## Given text
┄┄┄┄┄┄┄┄┄┄
India Can Help Cement Global Commitment on HFCs

This week’s Leader’s Summit on Climate is a good time for India to signal to a strong commitment to climate action by announcing its plan to ratify the Kigali Amendment, a global pact struck in 2016 which aims to phasedown harmful hydrofluorocarbons used in cooling appliances. 

Air conditioners in Delhi-NCR region

Co-authored with Marie McNamara

As nations convene for the Leader’s Summit on Climate this week, it is a good time for India to announce its plans to ratify the Kigali Amendment, a global pact struck in 2016 which aims to phasedown harmful Hydrofluorocarbon (HFC) refrigerants used in cooling appliances. HFCs are on average several thousand times more potent than carbon dioxide. If fully implemented, the Kigali Amendment could prevent up to 0.5°C of global warming by the end of this century and achieve a nearly 90% reduction in global warming resulting from unconstrained HFC use.


The Kigali Amendment is already backed by 119 countries around the world. However, for the agreement to be effective, the world's highest current and potential HFC emitting countries—China, the United States, and India—must also all formally ratify it. Fortunately, there have been major developments on that front—China announced this week its decision to ratify the Kigali Amendment. The US is also taking action; within days of taking office, President Biden directed his administration to prepare to send the Kigali Amendment to the Senate for its advice and consent to U.S. ratification. And, late last year, the U.S. Congress passed the AIM Act on HFCs, a new law that will bring the U.S. into compliance with the obligations of the Kigali Amendment within a matter of months.

India has for decades played a key role in bringing about the success of the Montreal protocol, the hugely successful international environmental treaty on which the Kigali Amendment is based. India’s ratification of the Kigali Amendment would send a strong signal to the rest of world about its commitment to the treaty moving forward, encouraging other countries to ratify and signaling that a rapid global market transition is soon to begin.


India has been a leading participant in Montreal Protocol discussions

Five Reasons for India to Ratify the Kigali Amendment

  1. India is ready to embrace market transition. The ratification would signify that India is ready to compete in the market for climate friendly refrigerants, which will spur domestic innovation and attract international investments.
  2. India is earnest about climate change. India is one of the few countries on track to meet its climate commitments under the Paris Agreement. Kigali ratification, with its strong and fast action on HFCs, will further solidify this trend.
  3. India is committed to climate-friendly cooling for all. In a country already experiencing extreme heat waves, cooling is an absolute necessity. Ratifying the Kigali Amendment would demonstrate that India has a plan to provide much needed cooling for millions while balancing the need to protect the environment.
┄┄┄┄┄┄┄┄┄┄
(Stored data entries)

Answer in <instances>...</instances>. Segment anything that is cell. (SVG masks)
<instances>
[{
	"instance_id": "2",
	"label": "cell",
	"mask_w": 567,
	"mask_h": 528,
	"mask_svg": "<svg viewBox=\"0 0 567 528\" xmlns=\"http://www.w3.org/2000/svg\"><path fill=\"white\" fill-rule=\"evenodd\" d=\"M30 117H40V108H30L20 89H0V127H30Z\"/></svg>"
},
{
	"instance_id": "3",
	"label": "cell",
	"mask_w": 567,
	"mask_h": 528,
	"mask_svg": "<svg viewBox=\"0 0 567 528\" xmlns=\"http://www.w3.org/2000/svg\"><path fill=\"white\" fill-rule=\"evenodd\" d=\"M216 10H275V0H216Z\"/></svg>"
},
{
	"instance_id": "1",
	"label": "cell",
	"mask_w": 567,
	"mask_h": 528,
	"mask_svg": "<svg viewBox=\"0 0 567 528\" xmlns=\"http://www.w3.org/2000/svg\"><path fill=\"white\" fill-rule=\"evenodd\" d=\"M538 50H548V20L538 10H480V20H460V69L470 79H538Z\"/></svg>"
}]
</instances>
┄┄┄┄┄┄┄┄┄┄
Retype the passage of the article on India and the Kigali Amendment that starts at "Five Reasons for" and ends at "solidify this trend.".

Five Reasons for India to Ratify the Kigali Amendment

  1. India is ready to embrace market transition. The ratification would signify that India is ready to compete in the market for climate friendly refrigerants, which will spur domestic innovation and attract international investments.
  2. India is earnest about climate change. India is one of the few countries on track to meet its climate commitments under the Paris Agreement. Kigali ratification, with its strong and fast action on HFCs, will further solidify this trend.